Selected passage:
—————
The Tenth Circuit found interlocutory jurisdiction by accepting the facts as agreed to by the parties and using the court’s construction of the evidence in the light most favorable to Tenorio. The Tenth Circuit evaluated Pitzer’s claim for qualified immunity based on a standard of objective reasonableness as judged from the perspective of a reasonable officer on the scene. The district court weighed four factors in denying Pitzer’s motion, including (1) whether the officers ordered the victim to drop his weapon, (2) whether the victim made hostile motions with the weapon toward the officers, (3) the distance between the officers and the victim, and (4) the manifest intentions of the victim. The court concluded the first factor was neutral because although the officers ordered Tenorio to drop his knife, they did not give him sufficient time to comply, the second factor weighed against probable cause because Tenorio was holding a small knife loosely by his thigh, the third factor weighed against probable cause because Tenorio was not within striking distance when he was shot, and the fourth factor weighed against probable cause because the only person Tenorio was said to have threatened was himself. The Tenth Circuit accepted the district court’s findings concerning the evidence and agreed that it sufficed to bar summary judgment against Tenorio’s claims.

The Tenth Circuit evaluated circuit precedent and determined that its prior holdings on probable cause supported the district court’s denial. Because Tenorio was not charging the officers, was not holding the weapon in a threatening gesture, was not speaking or moving aggressively, and was not within striking distance of the officers, it was unreasonable under circuit precedent for Officer Pitzer to use lethal force.
—————
Input data:
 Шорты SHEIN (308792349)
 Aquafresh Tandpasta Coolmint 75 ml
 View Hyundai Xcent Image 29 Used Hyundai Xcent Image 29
—————
Things to do:
(A) Return the part of the Tenorio case summary starting with "The Tenth Circuit evaluated circuit" and going on through "use lethal force.".
(B) Condense the paragraph of the Tenorio case summary that begins "The Tenth Circuit evaluated circuit precedent" into a shorter version that keeps its main facts.
(C) Write what comes next in the Tenorio case summary, continuing after its final sentence.
The listing has no connection to the Tenorio case summary.

Answers by task:
(A)
The Tenth Circuit evaluated circuit precedent and determined that its prior holdings on probable cause supported the district court’s denial. Because Tenorio was not charging the officers, was not holding the weapon in a threatening gesture, was not speaking or moving aggressively, and was not within striking distance of the officers, it was unreasonable under circuit precedent for Officer Pitzer to use lethal force.

(B) The Tenth Circuit found that its precedent on probable cause supported the district court's denial. Tenorio was not charging the officers, threatening them with the weapon, speaking or moving aggressively, or within striking distance. Under that precedent, Officer Pitzer's use of lethal force was unreasonable.

(C)
The Tenth Circuit affirmed the district court’s denial of qualified immunity, noting that a contrary judgment may be permissible after a jury trial. Judge Phillips wrote a scathing dissent. He would have granted qualified immunity based on the fact that Tenorio had a weapon and was in the same small room as the officers.

Tenth Circuit: Plaintiff Cannot Bring § 1983 Claim for Damages if it Renders Conviction Invalid

The Tenth Circuit Court of Appeals issued its opinion in Havens v. Johnson on Wednesday, April 15, 2015.

In January 2007, the Denver Metro Auto Theft Team Task Force planned a sting to arrest Darrell Havens, who had arranged to sell a stolen Audi in an alcove behind a Target store. Havens drove the Audi into the icy alcove, where officers surrounded him in other vehicles and on foot. Several vehicles rammed into the Audi from many directions. At one point, Officer Johnson, who was not in a vehicle, was directly in front of the Audi and fired shots at the driver, leaving him a paraplegic. Havens testified at deposition that he did not have control of the Audi after it was hit the first time and did not make any other maneuvers, but other officers testified the Audi was accelerating toward Officer Johnson and about to pin him against another vehicle when he fired the shots. Officer Johnson testified that he thought he was about to be crushed by the Audi, which was accelerating toward him, and fired into the windshield to stop the driver. Havens was left a quadriplegic after the shooting.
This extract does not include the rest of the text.